In another context, legalization can be a procedure for confirming that a document issued by the authorities of a state, or drawn up with the participation of these authorities, complies with the legislation of that state and creates associated legal rights and obligations.
However, such formal processes and procedures are also governed by general principles of international law, including peremptory norms, customary law and provisions of both public and private international law.

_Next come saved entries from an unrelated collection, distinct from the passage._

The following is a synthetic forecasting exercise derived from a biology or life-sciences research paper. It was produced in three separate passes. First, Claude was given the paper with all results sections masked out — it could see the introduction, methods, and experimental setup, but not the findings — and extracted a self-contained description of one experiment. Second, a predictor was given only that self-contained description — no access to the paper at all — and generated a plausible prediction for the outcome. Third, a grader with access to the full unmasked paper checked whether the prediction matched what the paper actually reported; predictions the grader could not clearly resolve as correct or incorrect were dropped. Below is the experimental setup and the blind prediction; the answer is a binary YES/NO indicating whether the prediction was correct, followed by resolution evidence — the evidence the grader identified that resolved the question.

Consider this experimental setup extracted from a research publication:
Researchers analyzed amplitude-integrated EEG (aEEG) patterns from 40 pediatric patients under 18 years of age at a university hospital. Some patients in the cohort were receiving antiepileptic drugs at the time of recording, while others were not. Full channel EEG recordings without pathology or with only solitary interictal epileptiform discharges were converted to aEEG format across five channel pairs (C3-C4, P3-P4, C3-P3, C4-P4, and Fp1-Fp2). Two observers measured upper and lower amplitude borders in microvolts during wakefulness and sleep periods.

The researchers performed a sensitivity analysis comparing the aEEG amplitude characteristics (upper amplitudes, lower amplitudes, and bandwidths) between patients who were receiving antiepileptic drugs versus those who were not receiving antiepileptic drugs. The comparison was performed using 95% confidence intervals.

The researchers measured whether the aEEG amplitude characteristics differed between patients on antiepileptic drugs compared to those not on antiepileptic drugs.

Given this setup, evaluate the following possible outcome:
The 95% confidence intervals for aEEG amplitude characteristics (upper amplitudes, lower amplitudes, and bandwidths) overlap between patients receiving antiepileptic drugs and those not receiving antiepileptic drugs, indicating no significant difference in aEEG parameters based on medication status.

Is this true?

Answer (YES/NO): YES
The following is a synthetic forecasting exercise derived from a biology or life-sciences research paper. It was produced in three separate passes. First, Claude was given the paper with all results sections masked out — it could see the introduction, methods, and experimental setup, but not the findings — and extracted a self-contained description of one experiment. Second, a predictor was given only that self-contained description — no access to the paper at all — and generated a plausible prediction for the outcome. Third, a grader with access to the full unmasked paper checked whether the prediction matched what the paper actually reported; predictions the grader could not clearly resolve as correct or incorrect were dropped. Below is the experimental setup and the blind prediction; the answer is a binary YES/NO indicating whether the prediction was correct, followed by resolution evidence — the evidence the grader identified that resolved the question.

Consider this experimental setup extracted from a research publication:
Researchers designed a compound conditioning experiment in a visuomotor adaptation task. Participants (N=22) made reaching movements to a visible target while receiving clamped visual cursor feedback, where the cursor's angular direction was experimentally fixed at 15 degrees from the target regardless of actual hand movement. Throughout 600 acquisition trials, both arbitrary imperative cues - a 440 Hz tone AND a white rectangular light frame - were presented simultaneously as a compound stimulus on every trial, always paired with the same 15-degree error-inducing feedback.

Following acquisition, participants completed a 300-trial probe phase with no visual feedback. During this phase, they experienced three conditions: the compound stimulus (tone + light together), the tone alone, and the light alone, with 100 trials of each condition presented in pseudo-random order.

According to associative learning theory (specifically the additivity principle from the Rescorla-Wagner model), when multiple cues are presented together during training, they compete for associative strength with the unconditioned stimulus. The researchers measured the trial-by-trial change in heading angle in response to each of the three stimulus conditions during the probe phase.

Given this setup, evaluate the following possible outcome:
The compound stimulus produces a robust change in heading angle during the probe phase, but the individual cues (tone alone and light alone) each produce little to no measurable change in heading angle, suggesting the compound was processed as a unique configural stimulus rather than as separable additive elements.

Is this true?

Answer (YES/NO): NO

Non-derogable human rights also prohibit certain acts of law that would arbitrarily deprive a person of her/his life; subject a person to torture, or to cruel, inhuman or degrading treatment or punishment; hold a person in slavery or servitude; imprison someone merely on the ground of inability to fulfill a contractual obligation; hold a person guilty of any criminal offence on account of any act or omission that did not constitute a criminal offence, under national or international law, at the time when it was committed; deny recognition anyone anywhere as a person before the law; or deny the right to freedom of thought, conscience and religion (ICCPR), articles 6, 7, 8 (paragraphs I and 2), 11, 15, 16 and 18).
Generally, common-law jurisdictions do not permit retroactive criminal legislation, although new judicial precedent can apply to events that occurred before the court decision. Ex post facto federal and state laws are expressly forbidden by the United States Constitution. In a nation with an entrenched bill of rights or a written constitution, ex post facto legislation may be prohibited or allowed. For example, some legal systems explicitly allow retroactive effect for laws that reduce possible punishments.
Ex post facto criminalization is prohibited by the European Convention on Human Rights (Article 7), International Covenant on Civil and Political Rights (Article 15(1)), and the American Convention on Human Rights (Article 9). Jurisdictions of American states generally prohibit ex post facto laws.
The same conditions also apply to treaties. The Vienna Convention on the Law of Treaties provides that, if a treaty conflicts with a peremptory norm of general international law (jus cogens), it is void (Article 53). It also provides that, in the case of a state’s internal law, no such legislation is permitted as justification for the state’s failure to perform a treaty (Article 26).